Aller simple pour le futur

Cuarón frappe ensuite un très grand coup avec Les Fils de l’homme, immense film d’anticipation sur une Terre devenue inféconde, livrée au chaos, à la répression et au terrorisme. Où, une fois de plus, il repousse les limites de la virtuosité dans sa mise en scène, le temps de deux plans-séquences inoubliables qui font figure de modèles en la matière… Surtout, Les Fils de l’homme reste d’un bout à l’autre scotché au point de vue de Clive Owen, anti-héros désabusé qui porte un regard sans passion sur le désastre environnant et se morfond dans le désespoir. Le futur du film n’est jamais montré que comme l’ordinaire d’une société au devenir totalitaire, avec ses migrants parqués, ses groupuscules terroristes et ses insurrections spontanées. Cuarón, dans Les Fils de l’homme comme dans Gravity, ne fait pas du principe d’étonnement un moteur de sa mise en scène, mais tente au contraire de tout rendre ordinaire aux yeux des personnages. C’est là que réside la puissance d’immersion de son cinéma, dans cette façon de créer de la familiarité avec l’extraordinaire ou l’impossible, plutôt que d’en souligner l’exotisme.
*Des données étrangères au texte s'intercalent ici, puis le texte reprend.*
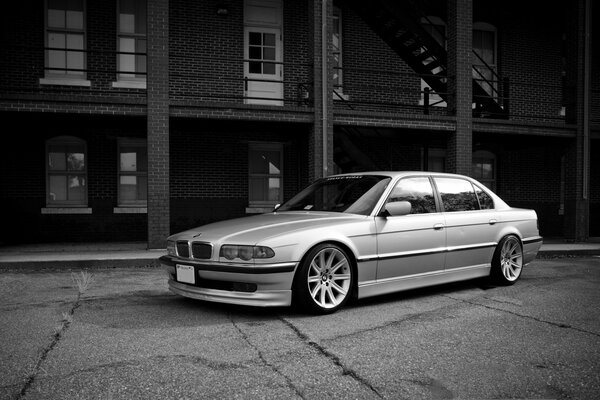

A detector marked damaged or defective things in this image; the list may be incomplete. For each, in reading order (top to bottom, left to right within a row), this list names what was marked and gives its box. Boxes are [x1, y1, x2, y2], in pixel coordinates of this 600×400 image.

cracked asphalt [1, 258, 600, 398]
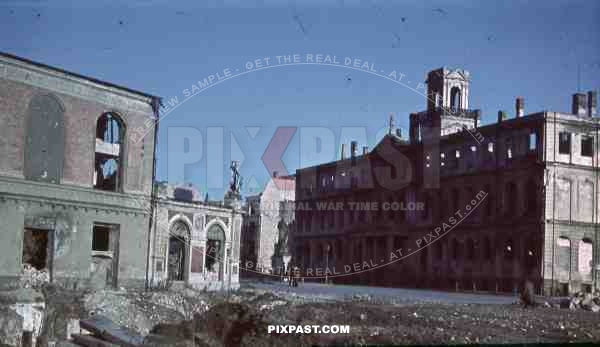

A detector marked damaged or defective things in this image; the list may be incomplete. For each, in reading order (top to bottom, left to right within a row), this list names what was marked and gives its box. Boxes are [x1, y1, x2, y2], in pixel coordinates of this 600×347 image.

damaged stone facade [0, 53, 159, 290]
burnt-out building [0, 52, 161, 290]
damaged stone facade [147, 185, 241, 290]
damaged stone facade [240, 175, 294, 276]
burnt-out building [292, 66, 596, 294]
damaged stone facade [292, 67, 596, 296]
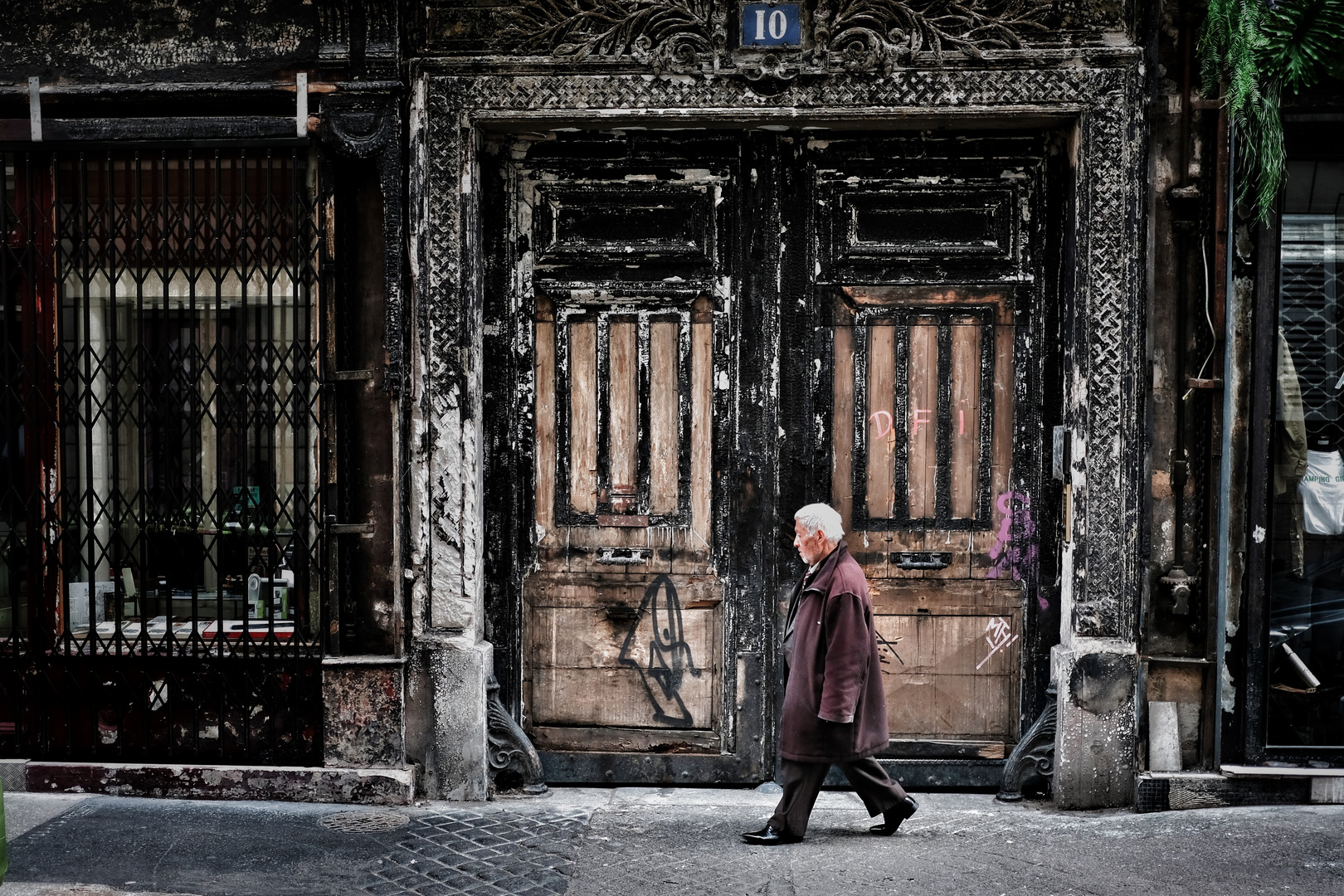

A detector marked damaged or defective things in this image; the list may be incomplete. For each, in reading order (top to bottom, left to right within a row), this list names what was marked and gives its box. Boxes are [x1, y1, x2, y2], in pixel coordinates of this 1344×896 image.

Issue d’une nouvelle vague mexicaine soudée par de profonds liens d’amitié — avec Guillermo Del Toro et Alejandro Gonzalez Iñarritu, toujours remerciés en premier dans les génériques de ses films — Cuarón pratique une synthèse cinématographique parfaite où le spectacle, puissant, n’est jamais gratuit et vient toujours servir une charge émotionnelle et un propos extrêmement cohérent. L’avenir lui appartient, désormais.